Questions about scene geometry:
....

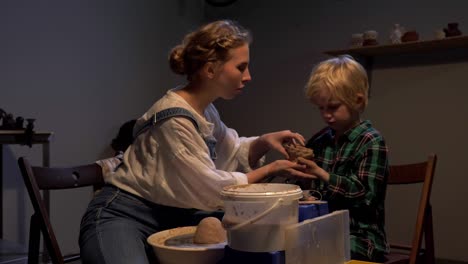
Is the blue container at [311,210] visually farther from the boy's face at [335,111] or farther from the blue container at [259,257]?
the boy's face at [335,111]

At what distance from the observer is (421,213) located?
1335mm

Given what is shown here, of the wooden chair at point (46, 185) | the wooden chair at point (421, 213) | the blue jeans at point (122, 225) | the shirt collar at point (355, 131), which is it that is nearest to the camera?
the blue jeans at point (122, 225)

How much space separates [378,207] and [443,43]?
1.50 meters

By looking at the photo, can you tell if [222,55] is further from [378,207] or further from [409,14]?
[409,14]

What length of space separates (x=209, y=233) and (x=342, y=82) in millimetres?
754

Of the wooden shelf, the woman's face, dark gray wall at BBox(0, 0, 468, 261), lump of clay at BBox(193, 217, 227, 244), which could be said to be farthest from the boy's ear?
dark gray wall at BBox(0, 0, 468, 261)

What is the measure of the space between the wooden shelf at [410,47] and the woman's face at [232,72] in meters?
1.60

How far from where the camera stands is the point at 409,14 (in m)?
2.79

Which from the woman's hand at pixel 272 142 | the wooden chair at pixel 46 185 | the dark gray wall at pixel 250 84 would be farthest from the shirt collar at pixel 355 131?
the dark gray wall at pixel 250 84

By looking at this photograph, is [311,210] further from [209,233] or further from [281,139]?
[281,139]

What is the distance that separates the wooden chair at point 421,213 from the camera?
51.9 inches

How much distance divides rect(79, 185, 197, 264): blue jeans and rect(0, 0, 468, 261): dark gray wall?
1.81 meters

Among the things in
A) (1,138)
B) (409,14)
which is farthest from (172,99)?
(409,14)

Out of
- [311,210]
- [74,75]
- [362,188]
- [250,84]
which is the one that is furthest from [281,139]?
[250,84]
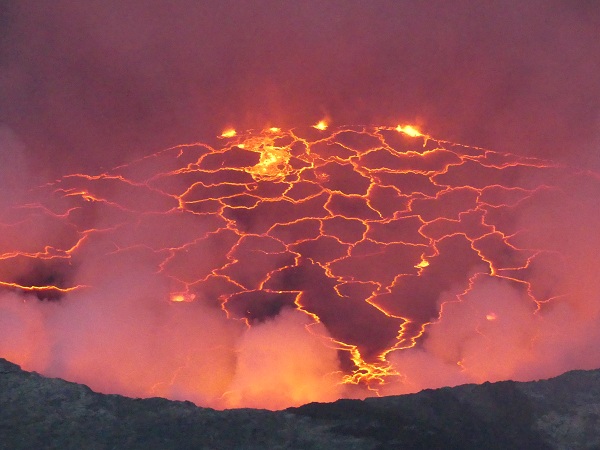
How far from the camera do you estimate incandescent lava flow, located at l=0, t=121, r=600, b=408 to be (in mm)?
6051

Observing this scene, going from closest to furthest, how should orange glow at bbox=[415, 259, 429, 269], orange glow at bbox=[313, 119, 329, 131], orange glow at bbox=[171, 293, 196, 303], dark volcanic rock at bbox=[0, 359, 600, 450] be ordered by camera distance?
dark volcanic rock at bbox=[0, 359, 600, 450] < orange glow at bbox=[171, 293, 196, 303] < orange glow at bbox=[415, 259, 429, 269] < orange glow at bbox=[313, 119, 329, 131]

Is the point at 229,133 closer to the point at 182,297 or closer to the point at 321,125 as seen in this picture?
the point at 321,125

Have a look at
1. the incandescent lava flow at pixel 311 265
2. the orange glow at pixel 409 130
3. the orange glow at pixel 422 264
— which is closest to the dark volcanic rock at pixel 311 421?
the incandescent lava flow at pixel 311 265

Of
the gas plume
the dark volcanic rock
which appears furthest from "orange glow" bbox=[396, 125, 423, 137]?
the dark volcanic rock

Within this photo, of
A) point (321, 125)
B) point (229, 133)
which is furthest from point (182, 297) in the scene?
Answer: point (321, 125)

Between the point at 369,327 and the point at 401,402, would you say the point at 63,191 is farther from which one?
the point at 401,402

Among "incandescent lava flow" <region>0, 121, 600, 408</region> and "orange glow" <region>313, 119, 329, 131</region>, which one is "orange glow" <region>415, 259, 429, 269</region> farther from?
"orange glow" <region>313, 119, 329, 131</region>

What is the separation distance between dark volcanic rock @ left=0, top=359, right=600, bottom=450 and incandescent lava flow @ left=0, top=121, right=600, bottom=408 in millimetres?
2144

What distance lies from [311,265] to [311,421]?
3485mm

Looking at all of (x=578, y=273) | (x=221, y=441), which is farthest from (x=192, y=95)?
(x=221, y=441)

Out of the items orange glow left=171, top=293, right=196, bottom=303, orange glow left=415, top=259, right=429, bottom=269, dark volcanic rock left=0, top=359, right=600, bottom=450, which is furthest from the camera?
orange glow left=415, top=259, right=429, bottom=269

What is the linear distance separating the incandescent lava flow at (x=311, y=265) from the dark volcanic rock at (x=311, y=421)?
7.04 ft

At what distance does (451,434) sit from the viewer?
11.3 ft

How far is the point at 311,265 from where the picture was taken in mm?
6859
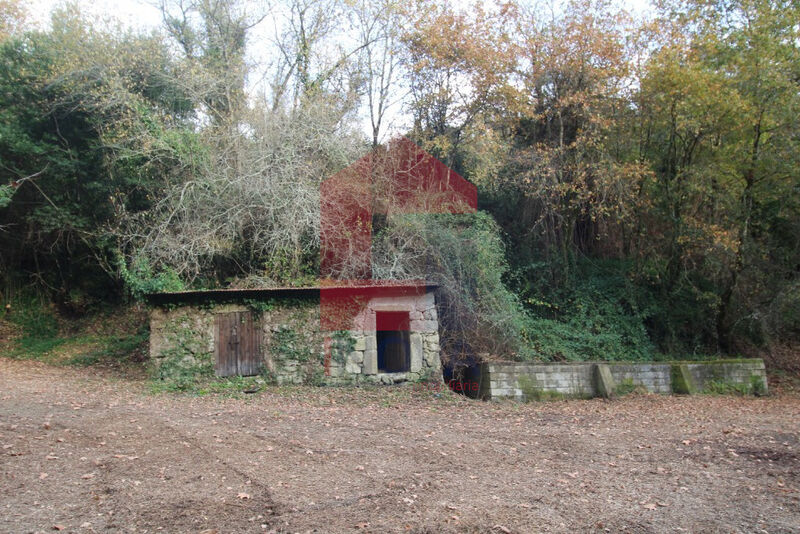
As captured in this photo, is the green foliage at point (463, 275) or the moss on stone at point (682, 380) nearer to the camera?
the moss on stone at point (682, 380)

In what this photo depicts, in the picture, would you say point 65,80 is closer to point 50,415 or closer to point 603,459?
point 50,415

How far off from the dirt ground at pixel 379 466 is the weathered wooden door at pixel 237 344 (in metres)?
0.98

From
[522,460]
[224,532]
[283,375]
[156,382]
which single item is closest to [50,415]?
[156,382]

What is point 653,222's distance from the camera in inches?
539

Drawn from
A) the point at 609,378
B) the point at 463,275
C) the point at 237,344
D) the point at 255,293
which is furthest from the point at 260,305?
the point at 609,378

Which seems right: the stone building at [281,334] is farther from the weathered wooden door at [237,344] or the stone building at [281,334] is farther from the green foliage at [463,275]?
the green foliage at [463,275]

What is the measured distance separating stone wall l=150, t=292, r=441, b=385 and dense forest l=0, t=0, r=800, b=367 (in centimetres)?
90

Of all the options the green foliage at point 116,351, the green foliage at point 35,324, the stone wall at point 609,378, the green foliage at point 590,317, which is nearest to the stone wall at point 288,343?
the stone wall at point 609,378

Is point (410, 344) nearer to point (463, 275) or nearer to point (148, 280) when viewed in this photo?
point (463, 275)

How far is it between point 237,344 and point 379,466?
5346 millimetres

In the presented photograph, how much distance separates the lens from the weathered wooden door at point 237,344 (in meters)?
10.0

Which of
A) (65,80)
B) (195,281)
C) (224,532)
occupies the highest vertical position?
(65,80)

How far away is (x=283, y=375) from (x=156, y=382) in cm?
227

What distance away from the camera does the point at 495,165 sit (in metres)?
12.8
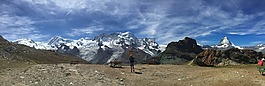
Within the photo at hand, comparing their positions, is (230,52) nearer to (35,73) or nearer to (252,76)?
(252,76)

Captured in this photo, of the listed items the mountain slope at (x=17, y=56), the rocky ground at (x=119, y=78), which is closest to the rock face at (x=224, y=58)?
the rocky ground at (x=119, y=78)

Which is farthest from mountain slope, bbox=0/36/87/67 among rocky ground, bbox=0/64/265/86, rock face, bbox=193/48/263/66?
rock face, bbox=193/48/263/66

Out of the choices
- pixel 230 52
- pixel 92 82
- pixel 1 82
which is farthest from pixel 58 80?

....

:: Your instructions ::
Copy the records from the line containing "What distance away" through the end of the records, omitting the pictures.

:: Written response ::
What distance away from the camera does the point at 495,165 sit (in metres)?
12.8
Within the photo at hand, comparing their positions, is (230,52) nearer to (35,73) or nearer to (252,76)?
(252,76)

Captured in this photo, of the listed items the mountain slope at (x=17, y=56), the rocky ground at (x=119, y=78), which is closest to the rock face at (x=224, y=58)?
the rocky ground at (x=119, y=78)

Which is farthest from mountain slope, bbox=0/36/87/67 among rocky ground, bbox=0/64/265/86, rock face, bbox=193/48/263/66?
rock face, bbox=193/48/263/66

Out of the choices
- pixel 230 52
- pixel 92 82
- pixel 1 82
which is farthest from pixel 58 80?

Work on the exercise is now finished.